Week 8 Flashcards
What does correlation tell us?
About the degree of association between two variables
What is the regression equation used to do?
Express the relationship between 2 or more variables, therefore allowing us to estimate one variable on the basis of another
What is testing for statistical significance of the regression slope and how is it done?
Tests if regression coefficient is significantly different from 0.
1) find r and b
2) set hypothesese (H0: β=0)
Rest of normal steps, use t distribution
t = (b-0)/s
Where s is standard error of slope estimate
3 methods to tell us coefficient is significantly different from 0?
Use confidence intervals for coefficient
Statistical test using t-dist.
Use p-value
What is the p-value?
The exact level of α at which the null hypothesis will be rejected
Same as:
Probability of being wrong if we reject H0
What is the decision rule in hypothesis testing when only given p-value and α?
Reject null hypothesis if p-value
What does the coefficient of determination measure?
It measures the proportion of total variation in the dependent variable (y) that is explained by the variation in the independent variable (x)
How to calculate R^2 if there is only one independent variable?
R^2 = r^2
How to calculate R^2 if more than one IV?
R^2 = SSR/SStotal = 1 - SSE/SStotal
SStotal = Σ(Y-Ybar)^2 SSR = Σ (Yhat-Ybar)^2 SSE = Σ (Y-Yhat)^2
What does the regression output give?
An estimate of the joint significance of all variables.
How to test goodness of fit? (Which test?)
F test
3 ways to analyse real data regression output?
Look at (+/-) sign and significance of the coefficients
R^2
F statistic
Different parts of multiple regression equation? (5)

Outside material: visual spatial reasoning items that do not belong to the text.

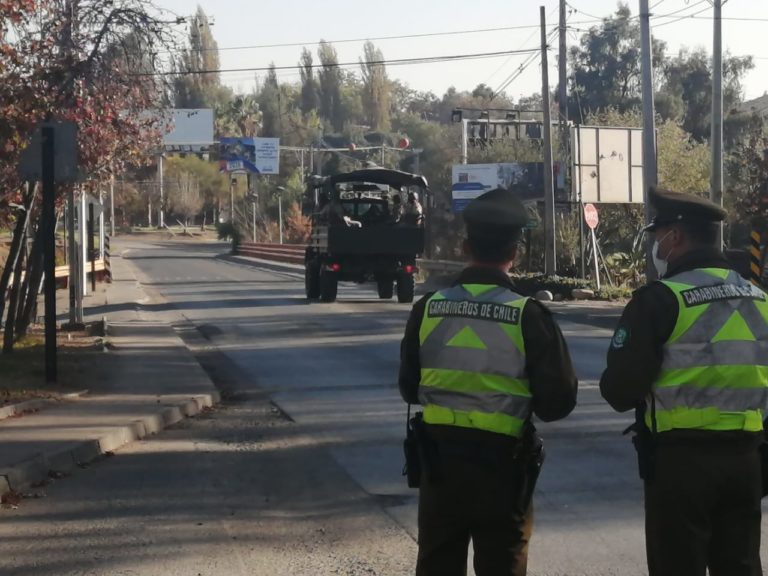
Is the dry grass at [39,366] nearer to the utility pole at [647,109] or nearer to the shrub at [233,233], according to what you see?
the utility pole at [647,109]

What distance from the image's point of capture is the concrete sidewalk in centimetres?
941

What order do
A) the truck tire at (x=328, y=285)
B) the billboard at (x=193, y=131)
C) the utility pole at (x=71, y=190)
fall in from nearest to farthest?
the utility pole at (x=71, y=190), the truck tire at (x=328, y=285), the billboard at (x=193, y=131)

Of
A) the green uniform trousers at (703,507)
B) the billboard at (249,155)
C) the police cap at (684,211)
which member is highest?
the billboard at (249,155)

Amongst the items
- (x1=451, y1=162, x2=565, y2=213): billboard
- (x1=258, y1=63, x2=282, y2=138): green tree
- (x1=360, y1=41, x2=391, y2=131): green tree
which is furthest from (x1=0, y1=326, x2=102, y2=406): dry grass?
(x1=360, y1=41, x2=391, y2=131): green tree

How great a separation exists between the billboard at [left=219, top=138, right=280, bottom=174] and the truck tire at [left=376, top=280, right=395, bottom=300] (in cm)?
6085

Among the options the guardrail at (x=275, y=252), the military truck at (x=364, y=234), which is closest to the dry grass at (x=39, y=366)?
the military truck at (x=364, y=234)

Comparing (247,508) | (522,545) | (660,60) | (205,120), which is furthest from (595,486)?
(205,120)

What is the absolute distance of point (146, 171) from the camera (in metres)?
112

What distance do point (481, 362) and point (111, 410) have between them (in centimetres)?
869

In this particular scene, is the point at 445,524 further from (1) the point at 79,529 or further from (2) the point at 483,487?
(1) the point at 79,529

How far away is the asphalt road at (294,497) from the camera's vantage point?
22.2ft

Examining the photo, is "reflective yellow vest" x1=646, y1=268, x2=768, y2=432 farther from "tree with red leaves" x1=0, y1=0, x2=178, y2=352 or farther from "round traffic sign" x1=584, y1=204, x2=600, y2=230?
"round traffic sign" x1=584, y1=204, x2=600, y2=230

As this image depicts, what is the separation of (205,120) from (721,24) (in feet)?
270

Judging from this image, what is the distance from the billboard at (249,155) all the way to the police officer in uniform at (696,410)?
87866mm
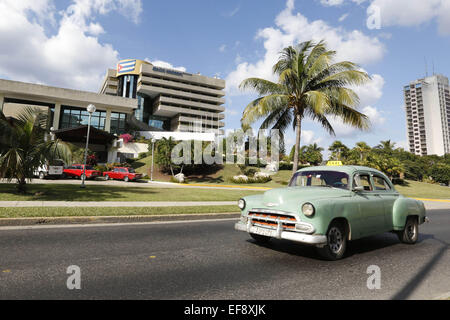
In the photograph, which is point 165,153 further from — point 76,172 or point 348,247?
point 348,247

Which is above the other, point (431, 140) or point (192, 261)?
point (431, 140)

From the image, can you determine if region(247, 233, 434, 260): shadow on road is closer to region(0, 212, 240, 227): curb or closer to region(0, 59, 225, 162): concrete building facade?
region(0, 212, 240, 227): curb

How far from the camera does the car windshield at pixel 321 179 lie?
5234mm

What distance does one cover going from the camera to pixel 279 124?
1662 centimetres

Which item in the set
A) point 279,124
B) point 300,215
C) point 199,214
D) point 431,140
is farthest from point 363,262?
point 431,140

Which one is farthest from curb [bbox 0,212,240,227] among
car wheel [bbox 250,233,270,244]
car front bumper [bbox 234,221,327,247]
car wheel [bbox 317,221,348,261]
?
car wheel [bbox 317,221,348,261]

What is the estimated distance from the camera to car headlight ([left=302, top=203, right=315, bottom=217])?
4088mm

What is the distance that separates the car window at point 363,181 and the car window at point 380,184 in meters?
0.21

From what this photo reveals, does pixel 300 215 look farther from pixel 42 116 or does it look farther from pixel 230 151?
pixel 230 151

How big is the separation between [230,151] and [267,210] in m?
39.4

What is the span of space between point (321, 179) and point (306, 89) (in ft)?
37.6

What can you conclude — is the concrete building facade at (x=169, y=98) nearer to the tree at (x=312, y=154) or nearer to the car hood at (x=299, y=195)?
the tree at (x=312, y=154)

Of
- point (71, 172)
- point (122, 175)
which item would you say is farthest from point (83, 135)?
point (122, 175)

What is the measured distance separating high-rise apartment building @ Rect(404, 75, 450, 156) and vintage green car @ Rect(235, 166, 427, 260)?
186056 millimetres
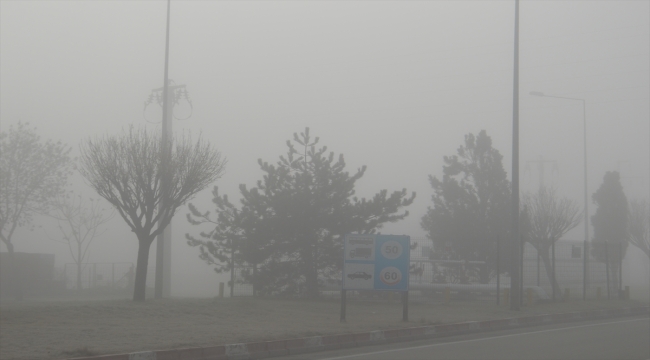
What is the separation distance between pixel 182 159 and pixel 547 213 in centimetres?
1886

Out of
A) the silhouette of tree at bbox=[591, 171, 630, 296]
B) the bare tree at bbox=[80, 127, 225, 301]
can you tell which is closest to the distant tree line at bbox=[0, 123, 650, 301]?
the bare tree at bbox=[80, 127, 225, 301]

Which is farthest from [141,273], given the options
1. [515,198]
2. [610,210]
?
[610,210]

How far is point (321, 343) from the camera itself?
13.4m

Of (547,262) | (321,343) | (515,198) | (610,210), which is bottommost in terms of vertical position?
(321,343)

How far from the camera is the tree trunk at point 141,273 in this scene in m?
19.6

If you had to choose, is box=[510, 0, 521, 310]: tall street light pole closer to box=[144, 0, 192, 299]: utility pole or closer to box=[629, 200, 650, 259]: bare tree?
box=[144, 0, 192, 299]: utility pole

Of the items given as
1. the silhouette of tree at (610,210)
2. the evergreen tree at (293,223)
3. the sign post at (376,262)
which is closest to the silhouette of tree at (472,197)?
the silhouette of tree at (610,210)

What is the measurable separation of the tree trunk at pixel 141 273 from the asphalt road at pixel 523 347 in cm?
835

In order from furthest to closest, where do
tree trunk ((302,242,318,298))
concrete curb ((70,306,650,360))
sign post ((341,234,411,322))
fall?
tree trunk ((302,242,318,298)), sign post ((341,234,411,322)), concrete curb ((70,306,650,360))

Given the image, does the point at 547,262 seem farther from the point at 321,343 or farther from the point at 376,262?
the point at 321,343

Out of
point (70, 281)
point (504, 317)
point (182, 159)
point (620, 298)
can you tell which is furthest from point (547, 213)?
point (70, 281)

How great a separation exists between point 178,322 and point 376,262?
205 inches

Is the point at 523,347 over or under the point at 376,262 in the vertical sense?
under

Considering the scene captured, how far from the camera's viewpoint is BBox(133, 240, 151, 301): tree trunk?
19578 millimetres
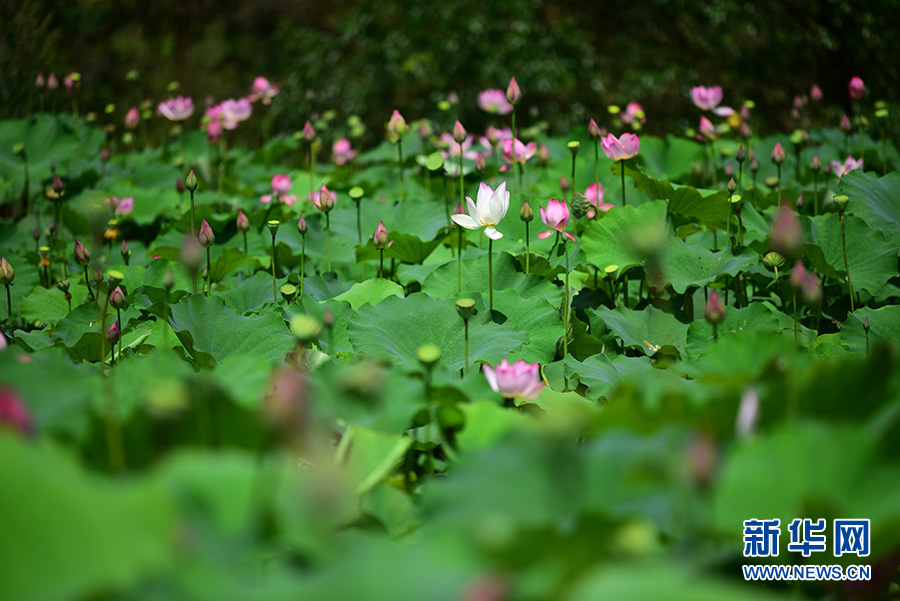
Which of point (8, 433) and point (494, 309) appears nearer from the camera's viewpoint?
point (8, 433)

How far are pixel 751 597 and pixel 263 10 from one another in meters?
9.98

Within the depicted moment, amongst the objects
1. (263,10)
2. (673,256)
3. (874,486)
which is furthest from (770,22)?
(263,10)

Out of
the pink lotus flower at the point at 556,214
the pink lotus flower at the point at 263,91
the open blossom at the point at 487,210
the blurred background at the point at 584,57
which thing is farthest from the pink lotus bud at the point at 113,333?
the blurred background at the point at 584,57

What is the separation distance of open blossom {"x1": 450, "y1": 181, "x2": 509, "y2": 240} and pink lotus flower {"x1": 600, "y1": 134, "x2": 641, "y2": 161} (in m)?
0.39

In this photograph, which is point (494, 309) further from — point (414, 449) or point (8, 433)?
point (8, 433)

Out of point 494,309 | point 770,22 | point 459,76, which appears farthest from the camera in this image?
point 459,76

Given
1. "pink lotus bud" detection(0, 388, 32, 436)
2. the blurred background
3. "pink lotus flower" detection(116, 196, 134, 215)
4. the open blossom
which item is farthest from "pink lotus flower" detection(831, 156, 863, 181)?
the blurred background

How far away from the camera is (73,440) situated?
2.54 feet

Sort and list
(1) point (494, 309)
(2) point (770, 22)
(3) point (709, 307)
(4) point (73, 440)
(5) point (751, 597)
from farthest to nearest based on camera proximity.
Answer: (2) point (770, 22) → (1) point (494, 309) → (3) point (709, 307) → (4) point (73, 440) → (5) point (751, 597)

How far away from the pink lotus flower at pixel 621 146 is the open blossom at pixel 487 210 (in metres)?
0.39

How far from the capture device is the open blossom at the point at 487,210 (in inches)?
63.0

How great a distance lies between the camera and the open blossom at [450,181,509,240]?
1.60 meters

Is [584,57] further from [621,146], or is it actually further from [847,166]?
[621,146]

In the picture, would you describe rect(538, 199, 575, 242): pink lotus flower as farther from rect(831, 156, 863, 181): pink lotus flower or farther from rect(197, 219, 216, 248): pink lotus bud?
rect(831, 156, 863, 181): pink lotus flower
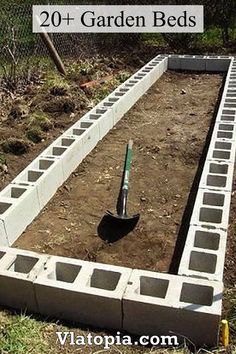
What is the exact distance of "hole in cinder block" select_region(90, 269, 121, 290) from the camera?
2822 millimetres

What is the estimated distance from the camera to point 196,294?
8.89 feet

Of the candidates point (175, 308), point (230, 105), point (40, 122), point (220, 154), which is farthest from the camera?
point (230, 105)

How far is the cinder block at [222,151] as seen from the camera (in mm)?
4373

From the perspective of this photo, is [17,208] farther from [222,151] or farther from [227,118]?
[227,118]

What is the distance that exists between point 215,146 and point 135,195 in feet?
3.77

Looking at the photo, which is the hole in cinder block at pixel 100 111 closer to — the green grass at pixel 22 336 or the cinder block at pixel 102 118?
the cinder block at pixel 102 118

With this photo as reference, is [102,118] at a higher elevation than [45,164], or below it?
higher

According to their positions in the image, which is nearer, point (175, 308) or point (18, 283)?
point (175, 308)

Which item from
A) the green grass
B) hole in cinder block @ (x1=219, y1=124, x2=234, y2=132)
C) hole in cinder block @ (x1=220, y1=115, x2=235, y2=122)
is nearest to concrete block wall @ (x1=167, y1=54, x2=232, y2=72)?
hole in cinder block @ (x1=220, y1=115, x2=235, y2=122)

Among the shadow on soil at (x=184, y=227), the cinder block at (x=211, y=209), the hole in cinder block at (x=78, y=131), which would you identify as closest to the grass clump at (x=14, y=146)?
the hole in cinder block at (x=78, y=131)

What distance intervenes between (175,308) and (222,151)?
7.84ft

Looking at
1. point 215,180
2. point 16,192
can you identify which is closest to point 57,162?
point 16,192

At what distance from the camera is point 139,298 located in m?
2.56

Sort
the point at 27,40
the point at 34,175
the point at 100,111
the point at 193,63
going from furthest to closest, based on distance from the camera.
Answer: the point at 193,63 → the point at 27,40 → the point at 100,111 → the point at 34,175
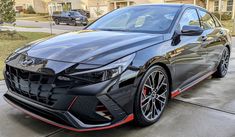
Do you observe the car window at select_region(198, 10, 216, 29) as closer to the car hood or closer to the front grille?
the car hood

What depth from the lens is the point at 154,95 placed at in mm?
3184

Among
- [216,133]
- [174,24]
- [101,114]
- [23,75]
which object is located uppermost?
[174,24]

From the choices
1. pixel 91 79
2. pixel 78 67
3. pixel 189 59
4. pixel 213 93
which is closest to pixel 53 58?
pixel 78 67

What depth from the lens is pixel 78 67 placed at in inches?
98.6

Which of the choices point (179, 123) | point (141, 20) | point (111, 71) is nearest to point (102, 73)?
point (111, 71)

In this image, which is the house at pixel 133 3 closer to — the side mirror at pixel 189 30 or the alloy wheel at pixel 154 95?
the side mirror at pixel 189 30

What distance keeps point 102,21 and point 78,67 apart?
1.90 metres

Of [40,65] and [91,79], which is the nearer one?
[91,79]

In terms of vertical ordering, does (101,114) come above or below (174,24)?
below

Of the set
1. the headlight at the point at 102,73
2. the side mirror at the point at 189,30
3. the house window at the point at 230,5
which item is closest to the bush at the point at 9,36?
the side mirror at the point at 189,30

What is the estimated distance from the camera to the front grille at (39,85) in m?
2.48

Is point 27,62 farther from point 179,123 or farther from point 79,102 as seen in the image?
point 179,123

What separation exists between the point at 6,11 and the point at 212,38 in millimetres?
11092

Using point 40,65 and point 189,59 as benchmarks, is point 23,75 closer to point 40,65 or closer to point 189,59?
point 40,65
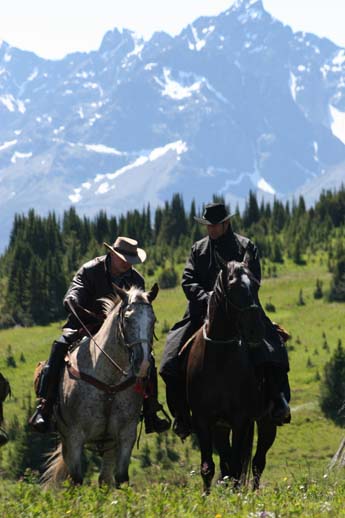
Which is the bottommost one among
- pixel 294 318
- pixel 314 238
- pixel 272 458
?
pixel 272 458

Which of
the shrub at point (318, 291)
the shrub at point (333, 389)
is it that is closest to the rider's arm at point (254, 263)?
the shrub at point (333, 389)

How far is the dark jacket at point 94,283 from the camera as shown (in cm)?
1447

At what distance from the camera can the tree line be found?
389 feet

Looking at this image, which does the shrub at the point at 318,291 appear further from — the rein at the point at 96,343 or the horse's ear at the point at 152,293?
the horse's ear at the point at 152,293

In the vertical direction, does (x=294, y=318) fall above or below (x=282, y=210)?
below

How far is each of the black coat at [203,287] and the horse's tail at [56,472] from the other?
1918 mm

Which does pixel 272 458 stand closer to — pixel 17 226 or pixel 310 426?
pixel 310 426

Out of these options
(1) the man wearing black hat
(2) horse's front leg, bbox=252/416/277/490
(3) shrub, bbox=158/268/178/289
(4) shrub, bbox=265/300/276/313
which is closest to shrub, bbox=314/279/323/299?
(4) shrub, bbox=265/300/276/313

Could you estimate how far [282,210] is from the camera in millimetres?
162750

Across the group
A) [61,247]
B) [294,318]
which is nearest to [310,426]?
[294,318]

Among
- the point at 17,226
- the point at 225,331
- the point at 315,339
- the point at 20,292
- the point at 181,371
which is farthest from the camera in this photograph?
the point at 17,226

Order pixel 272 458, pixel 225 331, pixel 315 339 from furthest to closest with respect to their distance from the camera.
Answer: pixel 315 339 → pixel 272 458 → pixel 225 331

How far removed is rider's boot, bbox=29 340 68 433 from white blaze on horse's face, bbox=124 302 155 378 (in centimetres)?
194

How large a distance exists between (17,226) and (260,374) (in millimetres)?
142854
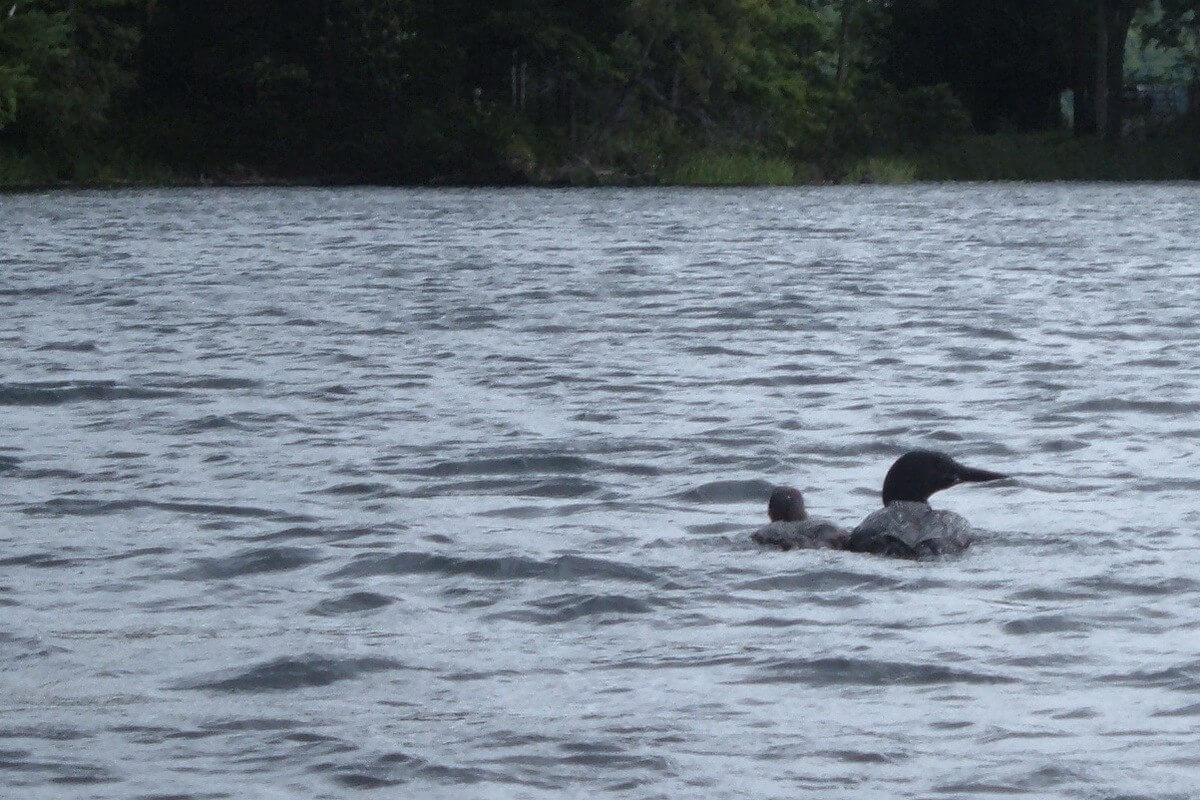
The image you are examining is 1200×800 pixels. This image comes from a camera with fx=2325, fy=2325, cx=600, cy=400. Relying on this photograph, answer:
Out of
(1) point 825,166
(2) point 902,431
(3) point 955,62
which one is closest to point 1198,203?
(1) point 825,166

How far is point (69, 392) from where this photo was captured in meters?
15.7

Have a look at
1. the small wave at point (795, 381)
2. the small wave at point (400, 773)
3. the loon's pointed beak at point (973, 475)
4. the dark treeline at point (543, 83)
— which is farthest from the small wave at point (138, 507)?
the dark treeline at point (543, 83)

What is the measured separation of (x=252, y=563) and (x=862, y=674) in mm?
3140

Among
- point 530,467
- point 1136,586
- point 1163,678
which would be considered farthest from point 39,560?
point 1163,678

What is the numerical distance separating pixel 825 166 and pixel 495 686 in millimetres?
60926

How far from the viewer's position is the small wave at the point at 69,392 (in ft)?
50.4

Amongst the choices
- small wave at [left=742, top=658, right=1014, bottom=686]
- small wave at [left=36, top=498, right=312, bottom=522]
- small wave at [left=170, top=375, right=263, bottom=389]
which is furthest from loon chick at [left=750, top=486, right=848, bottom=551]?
small wave at [left=170, top=375, right=263, bottom=389]

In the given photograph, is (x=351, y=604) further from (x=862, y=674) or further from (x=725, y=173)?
(x=725, y=173)

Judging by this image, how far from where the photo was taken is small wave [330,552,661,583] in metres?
9.77

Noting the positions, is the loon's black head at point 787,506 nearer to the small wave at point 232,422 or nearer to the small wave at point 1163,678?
the small wave at point 1163,678

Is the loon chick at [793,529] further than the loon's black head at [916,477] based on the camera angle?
No

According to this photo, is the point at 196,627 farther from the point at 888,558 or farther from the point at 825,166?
the point at 825,166

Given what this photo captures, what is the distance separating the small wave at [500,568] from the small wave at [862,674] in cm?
163

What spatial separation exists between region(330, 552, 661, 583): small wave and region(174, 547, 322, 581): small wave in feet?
0.86
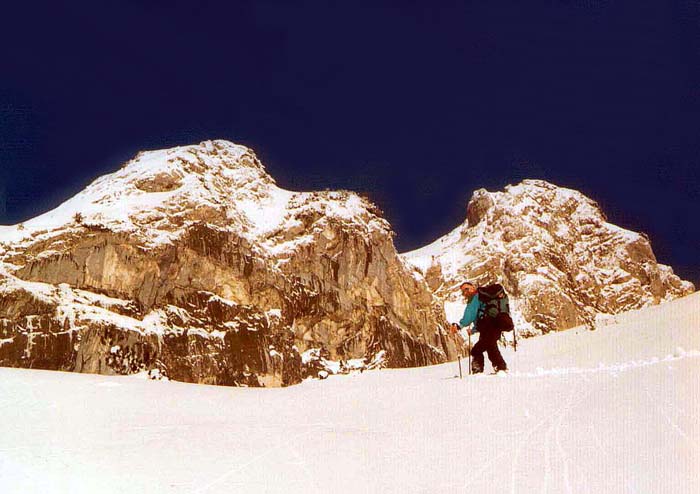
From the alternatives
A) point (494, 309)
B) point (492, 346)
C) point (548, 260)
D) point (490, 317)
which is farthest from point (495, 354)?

x = independent variable b = regression coefficient a = y-intercept k = number of independent variables y = dependent variable
Equation used to test for significance of coefficients and DofF?
t = (b-0)/s
DofF = n - (k+1)
n = number sampled
k = number IVs
+1 is to account for constant ‘a’
T-dist. test
What are control variables and why?
Variables put in for the purpose of excluding possible alternative explanations for significant relationships between y and the variable(s) of interest.
By including more CVs in the regression equation, this allows us to analyse the relationship between one of the variables and y.